Após chegar na indústria, o resíduo é triturado e misturado com restos de pneu também triturados com biomassa, para então formar o combustível que queima nos fornos. Assim, inclusive, pode-se substituir, em partes, o coque, derivado do petróleo usado na indústria para esse fim, o que reduz a emissão de gás carbônico. “Cerca de 30% da matriz energética do setor é proveniente de energia renovável, cuja fonte são resíduos de diversas origens”, aponta a Associação Brasileira de Cimento Portland – ABCP. 

Segundo Frederico de Oliveira, gerente comercial da Verdera, a queima desses materiais não chega nem a deixar resíduo. Isso acontece pois, ao usá-los de combustível na produção do clínquer, o cimento numa fase inicial, as cinzas da queima são incorporadas ao produto. É importante ressaltar que o coprocessamento não é uma solução mágica e nem tampouco deva ser a primeira opção para a destinação do resíduo: No caso do Boulevard Shopping Londrina, por exemplo, somente cerca de 7% do lixo gerado tem esse fim.

A ideia do coprocessamento é de justamente lidar com resíduos que seriam rejeitados e destinados a aterros sanitários, o que não deixa de ser algo importante. Dessa forma, o processo ainda luta para ganhar visibilidade. “Há pessoas que já estão há décadas na área e nunca ouviram falar em coprocessamento”, completa o gerente. 

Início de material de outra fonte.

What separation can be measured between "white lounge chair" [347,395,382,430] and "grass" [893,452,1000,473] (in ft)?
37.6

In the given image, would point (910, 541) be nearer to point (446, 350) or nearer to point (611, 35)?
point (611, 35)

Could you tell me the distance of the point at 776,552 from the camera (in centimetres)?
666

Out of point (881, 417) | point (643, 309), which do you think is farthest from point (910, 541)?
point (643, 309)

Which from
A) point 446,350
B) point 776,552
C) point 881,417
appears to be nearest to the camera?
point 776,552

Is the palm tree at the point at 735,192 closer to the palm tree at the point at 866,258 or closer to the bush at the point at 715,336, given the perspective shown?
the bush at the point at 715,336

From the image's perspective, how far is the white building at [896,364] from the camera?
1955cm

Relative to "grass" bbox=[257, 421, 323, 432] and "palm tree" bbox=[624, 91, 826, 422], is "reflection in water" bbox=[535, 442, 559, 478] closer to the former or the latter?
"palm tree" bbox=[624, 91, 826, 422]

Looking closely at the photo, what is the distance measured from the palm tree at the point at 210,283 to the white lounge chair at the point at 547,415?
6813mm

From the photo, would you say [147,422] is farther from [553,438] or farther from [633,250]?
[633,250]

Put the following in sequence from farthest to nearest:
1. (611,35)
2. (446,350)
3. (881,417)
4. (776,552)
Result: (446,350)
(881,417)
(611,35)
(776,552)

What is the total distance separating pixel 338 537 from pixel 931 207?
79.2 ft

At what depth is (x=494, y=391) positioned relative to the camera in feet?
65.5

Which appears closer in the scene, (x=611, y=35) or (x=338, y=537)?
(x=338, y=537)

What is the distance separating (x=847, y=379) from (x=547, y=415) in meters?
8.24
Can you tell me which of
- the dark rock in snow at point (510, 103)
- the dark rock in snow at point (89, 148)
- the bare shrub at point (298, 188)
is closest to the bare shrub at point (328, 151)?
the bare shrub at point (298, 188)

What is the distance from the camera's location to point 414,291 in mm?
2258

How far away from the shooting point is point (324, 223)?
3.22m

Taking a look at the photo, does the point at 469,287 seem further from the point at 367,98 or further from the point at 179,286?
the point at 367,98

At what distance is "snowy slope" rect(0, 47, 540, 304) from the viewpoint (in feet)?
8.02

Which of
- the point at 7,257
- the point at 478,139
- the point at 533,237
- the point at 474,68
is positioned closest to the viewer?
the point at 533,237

Recapitulando a história do guardanapo, temos: primeiro ele é usado e descartado. Depois disso separado junto do reciclável e mandado para uma empresa especializada. Lá é de novo segregado e prensado. Então enfrenta uma viagem de Londrina a Curitiba, onde é misturado com restos de pneu e biomassa para finalmente ser queimado. Por fim, suas cinzas são incorporadas ao clínquer, que mais tarde vira cimento. É assim que algo tão descartável quanto um guardanapo usado pode ser reaproveitado e, em vez de passar o resto de seus dias num aterro sanitário, pode ganhar uma nova vida.